Every programmer knows that input validation is important for good application behavior. If you aren’t validating the input, you will get… interesting behavior, to say the least.
The problem is that what developers generally don’t consider is that the system configuration is also users’ input, and it should be treated with suspicion. It can be something as obvious as a connection string that is malformed, or just wrong. Or it can be that the user has put executionFrequency=“Monday 9AM” into the the field. Typically, at least, those are fairly easy to discover and handle. Although most systems have a fairly poor behavior when their configuration doesn’t match their expectations (you typically get some error, usually with very few details, and frequently the system won’t start, so you need to dig into the logs…).
Then there is the perfectly valid and legal configuration items, such as dataDirectory=”H:\Databases\Northwind”, when the H: drive is in accessible for some reason (SAN drive that was snatched away). Or listenPort=”1234” when the port is currently busy and cannot be used. Handling those gracefully is something that devs tend to forget, especially if this is an unattended application (service, for example).
The problem is that we tend to assume that the people modifying the system configuration actually knows what they are doing, because they are the system administrators. That is not always the case, unfortunately, and I’m not talking about just issues of wrong path or busy port.

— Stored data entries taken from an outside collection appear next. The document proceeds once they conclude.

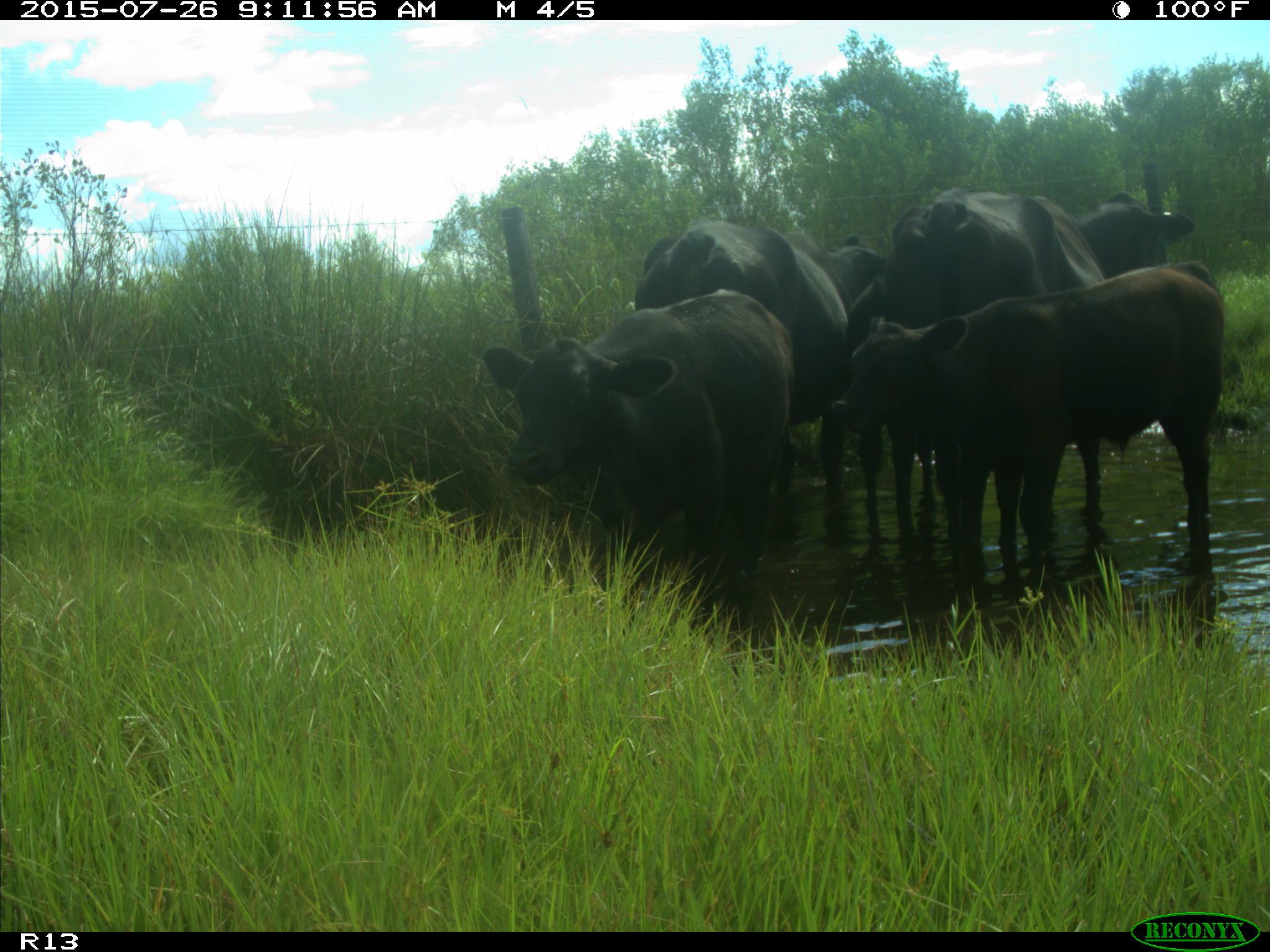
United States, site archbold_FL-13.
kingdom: Animalia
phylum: Chordata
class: Mammalia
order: Artiodactyla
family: Bovidae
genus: Bos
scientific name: Bos taurus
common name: domestic cow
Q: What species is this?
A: Bos taurus (domestic cow).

In a recent case, we had a sys admin that called us with high memory usage when creating an index. As it turned out, they setup the minimum number of items to load from disk to 10,000. And they have large documents (in the MBs range). The problem was that this configuration meant that before we could index, we had to load 10,000 documents to memory (each of them about 1 MB in average, and only then could we start indexing. That means 10GB of documents to load, and then start indexing (which has its own memory costs). That resulted in pushing other stuff from memory, and in general slowed things down considerably, because each indexing batch had to be at least 10GB in size.
We also couldn’t reduce the memory usage by reducing the batch size (as would normally would be the case under memory pressure), because the minimum amount was set so high.
In another case, a customer was experiencing a high I/O write rate, when we investigated, it looked like this was because of a very high fan out rate in the indexes. There is a limit on the number of fan out entries per document, and it is there for a reason, but it is something that we allow the system admin to configure. They have disabled this limit and went on with very high fan out rates, with the predictable result of issues as a result of it.
So now the problem is what to do?
On the one hand, accepting administrator input about how to tune the system is pretty much required. On the other hand, to quote a recent ops guy I spoke to “How this works? I have no idea, I’m in operations, I just need it to work“, referring to a service that his company wrote.
So the question is, how do you handle such scenario? And no, writing warnings to the log won’t do, no one reads that.